**Exercise prompt**
Put the lines of the listing below into a numbered list, skipping any blank lines. Leave the pictures out of your answer.

**Given information**

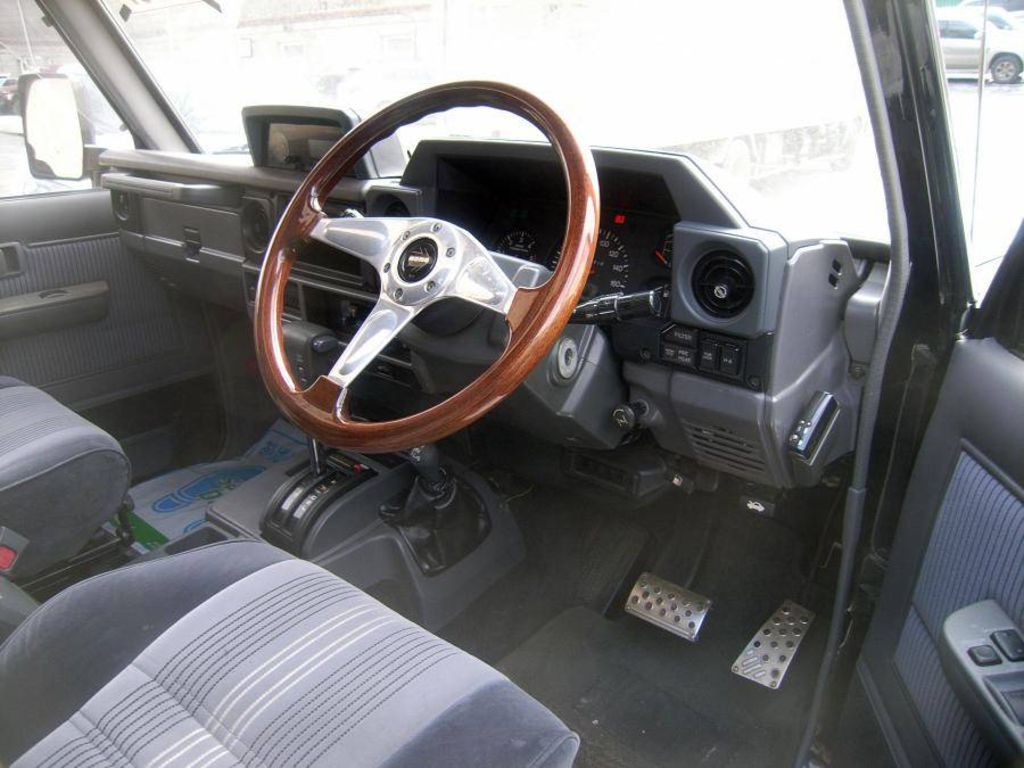 1992 Toyota Land Cruiser Prado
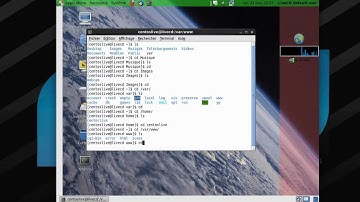 Linux centos 6.2 installation découverte part2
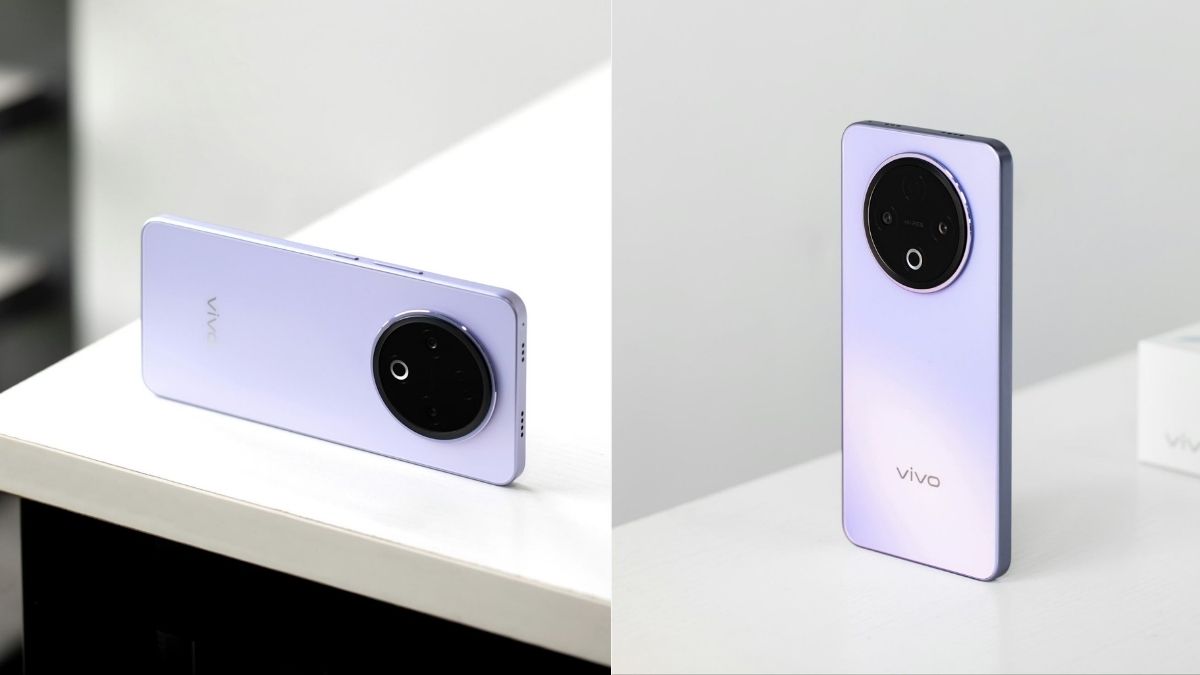 Vivo Y500 launch in India 2025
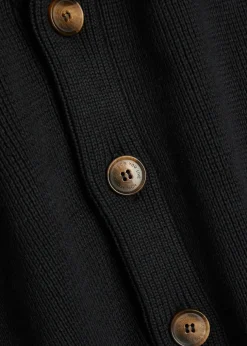 Carlton cotton cardigan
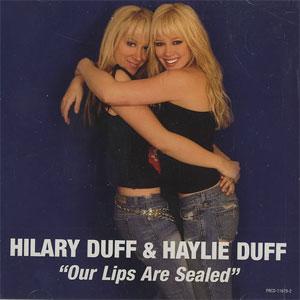 Álbum Our Lips are Sealed de Hilary Duff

**Exercise answer**
1.  1992 Toyota Land Cruiser Prado
2.  Linux centos 6.2 installation découverte part2
3.  Vivo Y500 launch in India 2025
4.  Carlton cotton cardigan
5.  Álbum Our Lips are Sealed de Hilary Duff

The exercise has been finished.